TEXTO FUENTE =>
'''

Una manifestación a favor del referéndum de independencia del 1 de octubre, celebrada el 29 de septiembre de 2017 en Barcelona. / Susana Vera / Reuters

"¡Si hasta yo mismo me iría si pudiera! ¿Cómo no van a correr espantados los catalanes?"

Desgraciadamente, el relato dominante aquí, en la Meseta, se basa en el adoctrinamiento del pueblo catalán, en las mentiras tantas veces difundidas por los medios catalanes, en el interés de los políticos separatistas de esconder su corrupción tras el proceso de independencia o en la tergiversación constante de los historiadores. 
No cabe duda, pues, que 'los pobrecitos catalanes están engañados'. Por supuesto, todo lo que allí acontece, en la 'Catalonia', está marcado por el sesgo, el sectarismo, el fascismo y la ilegalidad. Y así llevamos décadas.
Pero lo cierto es que al leer los medios generalistas castellanos, nacionales si se prefiere, se echa mucho en falta la autocrítica, los renglones torcidos. 
No los busquen que no los encontraran, pues estamos en tiempos prebélicos, en tiempos de patriotismo, en tiempos de banderas en los balcones y vítores a las porras que caen sobre ancianos y niños. En tiempos de buenos y malos.

'''

MATERIAL EXTRAÍDO =>
'''

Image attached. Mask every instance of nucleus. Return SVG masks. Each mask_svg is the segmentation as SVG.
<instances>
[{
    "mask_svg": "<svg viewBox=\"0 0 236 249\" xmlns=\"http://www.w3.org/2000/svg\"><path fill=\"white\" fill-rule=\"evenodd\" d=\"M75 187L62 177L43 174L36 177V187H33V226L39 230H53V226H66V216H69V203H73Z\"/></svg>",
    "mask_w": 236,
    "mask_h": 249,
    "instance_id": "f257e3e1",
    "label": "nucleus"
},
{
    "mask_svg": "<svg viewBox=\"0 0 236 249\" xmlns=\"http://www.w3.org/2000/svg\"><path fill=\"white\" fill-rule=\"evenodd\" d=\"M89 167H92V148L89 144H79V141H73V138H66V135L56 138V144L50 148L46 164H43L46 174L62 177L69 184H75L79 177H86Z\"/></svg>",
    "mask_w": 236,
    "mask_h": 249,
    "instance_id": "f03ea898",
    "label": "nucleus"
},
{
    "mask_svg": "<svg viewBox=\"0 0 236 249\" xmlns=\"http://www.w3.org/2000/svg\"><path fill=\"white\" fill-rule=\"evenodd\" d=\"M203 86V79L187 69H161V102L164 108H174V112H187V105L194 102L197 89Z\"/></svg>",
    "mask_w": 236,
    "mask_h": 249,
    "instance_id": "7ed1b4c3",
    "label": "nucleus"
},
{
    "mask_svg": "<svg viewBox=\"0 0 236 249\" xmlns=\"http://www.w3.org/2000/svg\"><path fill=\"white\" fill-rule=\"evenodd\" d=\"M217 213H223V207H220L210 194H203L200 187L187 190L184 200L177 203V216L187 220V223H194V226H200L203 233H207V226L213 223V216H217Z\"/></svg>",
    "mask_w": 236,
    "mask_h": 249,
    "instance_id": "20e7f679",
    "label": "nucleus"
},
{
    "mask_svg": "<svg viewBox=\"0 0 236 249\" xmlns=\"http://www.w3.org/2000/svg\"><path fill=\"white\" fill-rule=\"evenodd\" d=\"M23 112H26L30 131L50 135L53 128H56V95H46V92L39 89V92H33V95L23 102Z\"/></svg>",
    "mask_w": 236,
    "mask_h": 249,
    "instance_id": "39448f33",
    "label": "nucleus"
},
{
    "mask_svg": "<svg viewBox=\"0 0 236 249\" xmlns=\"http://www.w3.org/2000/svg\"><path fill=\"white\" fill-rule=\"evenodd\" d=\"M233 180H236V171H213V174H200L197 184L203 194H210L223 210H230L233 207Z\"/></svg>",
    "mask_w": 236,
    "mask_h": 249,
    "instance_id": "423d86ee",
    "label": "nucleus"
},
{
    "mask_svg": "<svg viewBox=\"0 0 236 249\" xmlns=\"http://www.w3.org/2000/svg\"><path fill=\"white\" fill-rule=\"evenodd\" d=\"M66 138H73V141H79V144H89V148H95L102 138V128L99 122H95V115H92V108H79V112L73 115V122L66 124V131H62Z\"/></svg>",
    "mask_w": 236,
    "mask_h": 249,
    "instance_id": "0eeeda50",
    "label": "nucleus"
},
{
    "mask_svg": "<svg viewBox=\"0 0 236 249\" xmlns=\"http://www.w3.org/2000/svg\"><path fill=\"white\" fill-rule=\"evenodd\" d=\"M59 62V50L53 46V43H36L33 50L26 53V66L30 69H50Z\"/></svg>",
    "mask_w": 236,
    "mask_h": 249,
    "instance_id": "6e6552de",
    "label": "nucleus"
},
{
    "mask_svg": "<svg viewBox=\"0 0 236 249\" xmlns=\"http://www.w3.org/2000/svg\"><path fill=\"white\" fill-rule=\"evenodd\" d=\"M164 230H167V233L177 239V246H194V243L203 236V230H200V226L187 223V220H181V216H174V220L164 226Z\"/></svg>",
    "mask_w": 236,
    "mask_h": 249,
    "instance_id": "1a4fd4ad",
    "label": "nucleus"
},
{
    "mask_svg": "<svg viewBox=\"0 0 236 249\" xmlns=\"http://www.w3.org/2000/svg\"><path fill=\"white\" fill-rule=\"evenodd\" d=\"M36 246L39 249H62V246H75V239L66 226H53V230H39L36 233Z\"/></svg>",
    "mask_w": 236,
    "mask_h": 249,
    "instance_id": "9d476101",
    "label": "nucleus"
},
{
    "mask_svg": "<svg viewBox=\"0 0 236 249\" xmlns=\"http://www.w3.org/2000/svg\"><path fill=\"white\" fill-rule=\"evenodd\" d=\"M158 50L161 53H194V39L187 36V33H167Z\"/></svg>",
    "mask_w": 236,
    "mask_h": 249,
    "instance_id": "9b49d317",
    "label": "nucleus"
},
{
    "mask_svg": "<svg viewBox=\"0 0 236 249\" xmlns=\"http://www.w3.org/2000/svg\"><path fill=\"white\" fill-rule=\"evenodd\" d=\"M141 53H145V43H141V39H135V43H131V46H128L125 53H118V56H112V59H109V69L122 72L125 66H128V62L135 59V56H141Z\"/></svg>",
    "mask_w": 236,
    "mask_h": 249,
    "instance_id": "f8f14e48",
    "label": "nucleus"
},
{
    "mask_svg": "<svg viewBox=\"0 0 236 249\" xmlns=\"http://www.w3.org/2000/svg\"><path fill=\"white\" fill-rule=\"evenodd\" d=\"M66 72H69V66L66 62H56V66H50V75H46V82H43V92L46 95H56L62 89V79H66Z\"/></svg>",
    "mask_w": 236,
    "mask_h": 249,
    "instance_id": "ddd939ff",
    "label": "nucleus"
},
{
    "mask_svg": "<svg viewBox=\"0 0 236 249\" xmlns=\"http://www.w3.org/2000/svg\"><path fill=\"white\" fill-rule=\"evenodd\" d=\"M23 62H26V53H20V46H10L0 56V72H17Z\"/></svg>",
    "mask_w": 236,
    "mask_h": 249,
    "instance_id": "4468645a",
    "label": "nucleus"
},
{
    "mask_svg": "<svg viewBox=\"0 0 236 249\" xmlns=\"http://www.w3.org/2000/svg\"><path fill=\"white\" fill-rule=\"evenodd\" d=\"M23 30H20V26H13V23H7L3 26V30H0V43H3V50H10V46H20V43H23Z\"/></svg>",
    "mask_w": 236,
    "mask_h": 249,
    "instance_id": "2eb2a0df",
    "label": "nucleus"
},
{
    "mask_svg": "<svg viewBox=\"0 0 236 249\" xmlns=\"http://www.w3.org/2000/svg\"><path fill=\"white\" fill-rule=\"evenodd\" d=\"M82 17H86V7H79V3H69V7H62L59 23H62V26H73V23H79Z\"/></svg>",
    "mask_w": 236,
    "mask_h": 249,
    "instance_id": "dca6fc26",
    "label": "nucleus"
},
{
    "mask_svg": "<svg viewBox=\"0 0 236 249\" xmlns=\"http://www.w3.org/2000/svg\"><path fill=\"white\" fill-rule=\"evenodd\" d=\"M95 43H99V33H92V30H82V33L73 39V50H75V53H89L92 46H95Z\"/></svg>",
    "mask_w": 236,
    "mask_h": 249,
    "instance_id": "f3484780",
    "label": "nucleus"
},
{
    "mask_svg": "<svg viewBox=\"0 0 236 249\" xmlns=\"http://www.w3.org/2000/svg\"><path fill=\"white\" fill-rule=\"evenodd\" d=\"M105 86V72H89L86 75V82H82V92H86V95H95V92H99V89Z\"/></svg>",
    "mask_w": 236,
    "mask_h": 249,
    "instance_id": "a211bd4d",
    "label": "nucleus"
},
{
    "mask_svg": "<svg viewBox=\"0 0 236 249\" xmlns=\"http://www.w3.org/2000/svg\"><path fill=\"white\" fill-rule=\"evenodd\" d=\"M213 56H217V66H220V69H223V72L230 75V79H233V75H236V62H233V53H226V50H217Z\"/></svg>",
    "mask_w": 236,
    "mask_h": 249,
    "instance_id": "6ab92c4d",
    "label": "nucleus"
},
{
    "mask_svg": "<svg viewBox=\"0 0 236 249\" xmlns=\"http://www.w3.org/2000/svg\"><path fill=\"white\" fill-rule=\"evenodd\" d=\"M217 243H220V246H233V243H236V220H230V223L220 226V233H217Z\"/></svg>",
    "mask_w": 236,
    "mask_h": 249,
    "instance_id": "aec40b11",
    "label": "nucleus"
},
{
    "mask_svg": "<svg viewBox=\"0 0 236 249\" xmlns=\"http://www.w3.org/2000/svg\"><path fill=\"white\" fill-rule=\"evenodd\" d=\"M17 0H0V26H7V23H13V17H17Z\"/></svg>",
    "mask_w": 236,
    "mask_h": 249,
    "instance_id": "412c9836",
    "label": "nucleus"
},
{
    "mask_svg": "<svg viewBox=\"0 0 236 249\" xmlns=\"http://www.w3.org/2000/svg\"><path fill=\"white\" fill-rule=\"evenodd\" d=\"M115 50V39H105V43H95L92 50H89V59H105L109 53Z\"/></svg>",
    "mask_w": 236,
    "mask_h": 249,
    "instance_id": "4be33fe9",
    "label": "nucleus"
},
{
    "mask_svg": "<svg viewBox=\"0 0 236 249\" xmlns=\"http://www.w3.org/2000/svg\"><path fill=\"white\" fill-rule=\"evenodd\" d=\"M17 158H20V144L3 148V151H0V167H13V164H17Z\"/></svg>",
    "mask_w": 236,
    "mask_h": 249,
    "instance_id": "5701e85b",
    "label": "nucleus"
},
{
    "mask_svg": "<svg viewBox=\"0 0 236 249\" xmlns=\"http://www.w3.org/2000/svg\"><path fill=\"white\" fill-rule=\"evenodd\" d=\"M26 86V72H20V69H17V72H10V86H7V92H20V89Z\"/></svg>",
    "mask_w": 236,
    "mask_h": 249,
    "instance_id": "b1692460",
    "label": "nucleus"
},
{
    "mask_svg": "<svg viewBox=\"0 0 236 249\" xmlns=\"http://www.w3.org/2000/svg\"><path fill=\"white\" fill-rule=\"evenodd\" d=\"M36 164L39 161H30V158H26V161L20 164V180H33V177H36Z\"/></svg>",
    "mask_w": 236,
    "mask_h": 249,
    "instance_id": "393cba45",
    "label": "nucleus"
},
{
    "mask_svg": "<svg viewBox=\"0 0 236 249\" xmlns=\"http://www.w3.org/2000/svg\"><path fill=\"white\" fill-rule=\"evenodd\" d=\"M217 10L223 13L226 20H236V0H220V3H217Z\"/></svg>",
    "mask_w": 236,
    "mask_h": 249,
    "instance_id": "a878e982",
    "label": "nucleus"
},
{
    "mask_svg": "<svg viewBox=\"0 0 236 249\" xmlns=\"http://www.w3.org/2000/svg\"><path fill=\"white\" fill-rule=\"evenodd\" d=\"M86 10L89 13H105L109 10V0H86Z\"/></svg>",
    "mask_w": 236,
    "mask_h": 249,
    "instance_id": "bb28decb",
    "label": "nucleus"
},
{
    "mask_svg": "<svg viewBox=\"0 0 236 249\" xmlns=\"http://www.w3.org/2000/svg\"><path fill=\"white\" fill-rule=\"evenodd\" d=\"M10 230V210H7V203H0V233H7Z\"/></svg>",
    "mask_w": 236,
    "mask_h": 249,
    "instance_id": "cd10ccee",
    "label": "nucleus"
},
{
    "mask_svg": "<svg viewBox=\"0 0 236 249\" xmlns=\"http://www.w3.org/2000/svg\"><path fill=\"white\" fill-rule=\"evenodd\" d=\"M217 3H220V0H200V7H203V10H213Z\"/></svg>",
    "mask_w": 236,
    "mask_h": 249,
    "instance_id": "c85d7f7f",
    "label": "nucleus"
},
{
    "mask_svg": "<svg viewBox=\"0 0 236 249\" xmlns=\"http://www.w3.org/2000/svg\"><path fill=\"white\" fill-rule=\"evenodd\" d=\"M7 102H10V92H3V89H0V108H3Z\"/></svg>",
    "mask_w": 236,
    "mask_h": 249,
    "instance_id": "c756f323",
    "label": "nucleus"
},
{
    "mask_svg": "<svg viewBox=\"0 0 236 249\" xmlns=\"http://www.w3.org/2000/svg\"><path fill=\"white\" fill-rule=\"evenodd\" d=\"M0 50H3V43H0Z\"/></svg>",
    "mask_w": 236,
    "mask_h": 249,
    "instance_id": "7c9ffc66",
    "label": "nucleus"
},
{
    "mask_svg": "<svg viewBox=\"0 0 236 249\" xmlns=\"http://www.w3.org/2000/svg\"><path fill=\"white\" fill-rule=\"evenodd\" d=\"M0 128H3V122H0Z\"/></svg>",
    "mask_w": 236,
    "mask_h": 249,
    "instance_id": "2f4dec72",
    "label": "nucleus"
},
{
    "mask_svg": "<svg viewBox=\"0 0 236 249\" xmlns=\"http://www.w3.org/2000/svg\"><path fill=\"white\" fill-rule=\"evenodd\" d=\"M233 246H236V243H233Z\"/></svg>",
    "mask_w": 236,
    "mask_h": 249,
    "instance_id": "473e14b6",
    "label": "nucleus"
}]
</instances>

'''

INSTRUCCIONES =>
Continúa el texto sobre el referéndum de independencia de Cataluña a partir de su última oración.

RESPUESTA CORRECTA =>
'Ya era hora, pensará más de uno. Más les tenía que haber caído, se lo han buscado'…
Sin embargo, nuestra España, nuestra excelsa España, es una de las que menos libros lee en Europa, la que tiene los medios de comunicación menos creíbles, la segunda del mundo que más desaparecidos contabiliza, la que con más naturalidad exalta el fascismo en el viejo continente (incluso en las Fuerzas Armadas), la que convierte a Belén Esteban en 'best seller', la que tiene uno de los niveles educativos más bajos del mundo avanzado, la que sufre una de las mayores tasas de desempleo, la que vive hipnotizada entre el balón y la basura televisiva, la que carece de separación de poderes, 
la que goza de unos altísimos índices de descrédito institucional, en la que gobierna un partido enfangado por la corrupción y heredero directo de una amalgama de familias franquistas, la que se rige por una monarquía amamantada por Franco… ¿Y no hemos hecho nada mal? ¡Sería un milagro!
Indudablemente, España, nuestra España, mi España tiene una enorme responsabilidad en la infamia acaecida. 
Para empezar carecer de proyecto. Sin un proyecto de futuro, ¿qué podemos ofrecer a los catalanes? 
¿Un país azotado por la corrupción, en clara involución ideológica, inmerso en una polarización social que solo contribuye a llenar las urnas del PP y las arcas de los poderosos? 
¿Un país que condena a tuiteros y titiriteros con la misma facilidad que despide periodistas y directores o vende armas a los países más siniestros del mundo...?
Me parece completamente increíble que mis conciudadanos, de forma mayoritaria, no sean capaces de comprender que la existencia de un proyecto de futuro sólido, un partido decente en el gobierno, unas instituciones legitimadas, una correcta separación de poderes o una sociedad culta, educada y autocrítica es la mejor solución al problema catalán.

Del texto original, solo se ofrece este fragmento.